» **ARBEITSAUFTRAG**:
Kopieren Sie aus dem Artikel über den Roman „Krach“ wortgetreu die Stelle von „Ein Mann, der“ bis „Freunde vorgemacht haben.“.

Roman über Punks der 90er: Nochämo uff die Fress?
Tijan Silas „Krach“ erzählt vom Erwachsenwerden eines jungen Manns, der mit seiner pfälzischen Punkband 1998 durch den Osten Deutschlands tourt.
Ein Mann, der über bescheidene intellektuelle Kapazitäten verfügt, kann problemlos Regisseur, Redakteur, Professor oder Romancier werden, wenn er nur „aus gutem Hause“ kommt. Eine Frau aus kleinbürgerlichen Verhältnissen kann ein noch so helles Licht sein, zuerst wird sie sich selbst überzeugen müssen, dass sie erfolgreich ein Studium abschließen kann und wird. Auch wenn ihr das weder die Eltern noch deren Freunde vorgemacht haben.
So verhält es sich mit Ursel in Tijan Silas neuem Roman „Krach“. Sie ist die Klügste in ihrer Klasse. Aber nach dem Abitur wird sie Friseurin und Leaderin der Punkband Pur Jus, wo sie Gitarre spielt. Ihr Bruder Beppo sitzt bei Pur Jus am Schlagzeug. Bassist der Band ist der stille Pirmin.

» **BEREITGESTELLTES MATERIAL**:

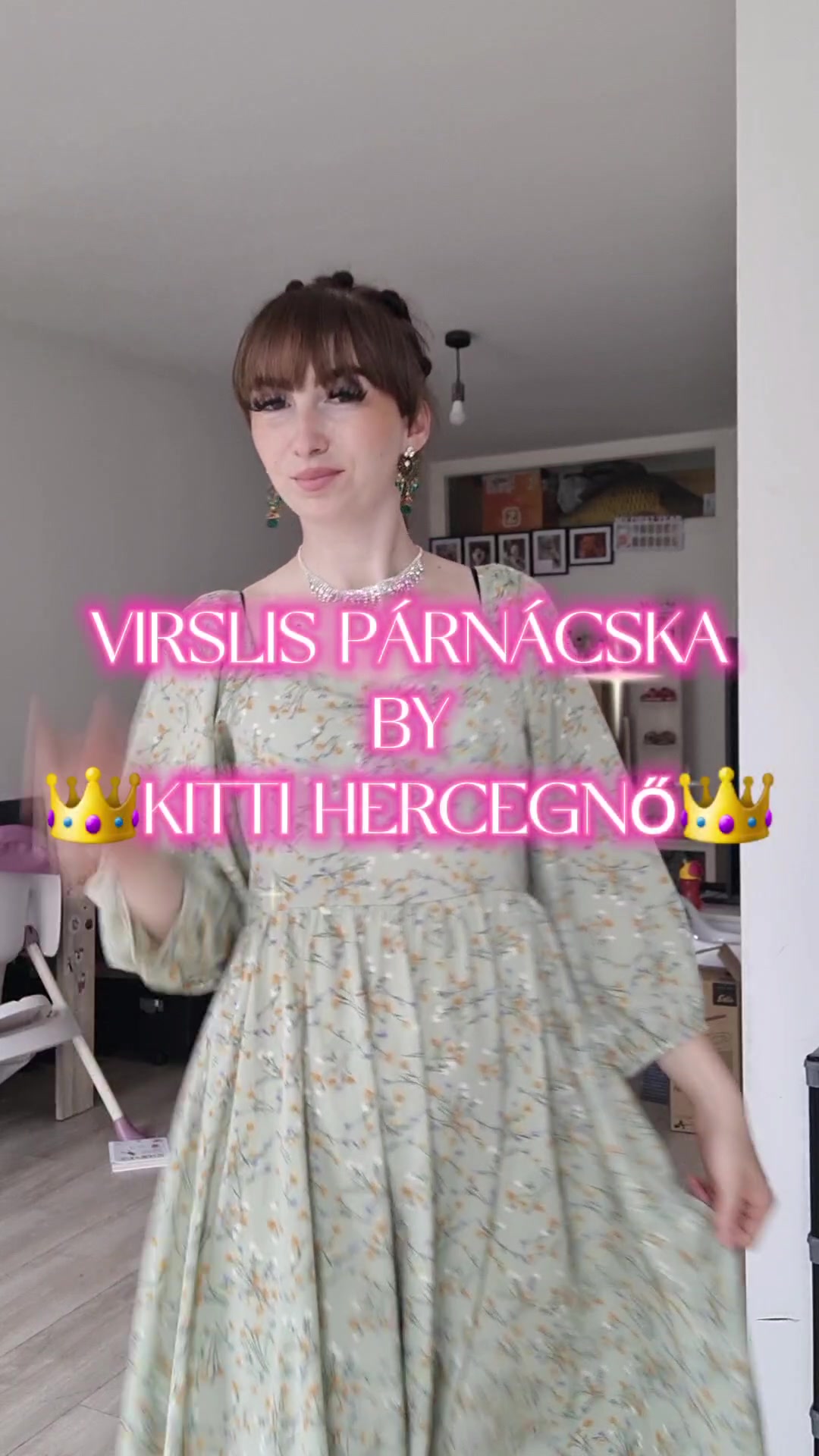 @👑KITTI HERCEGNŐ👑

» **ANTWORTTEIL**:
Ein Mann, der über bescheidene intellektuelle Kapazitäten verfügt, kann problemlos Regisseur, Redakteur, Professor oder Romancier werden, wenn er nur „aus gutem Hause“ kommt. Eine Frau aus kleinbürgerlichen Verhältnissen kann ein noch so helles Licht sein, zuerst wird sie sich selbst überzeugen müssen, dass sie erfolgreich ein Studium abschließen kann und wird. Auch wenn ihr das weder die Eltern noch deren Freunde vorgemacht haben.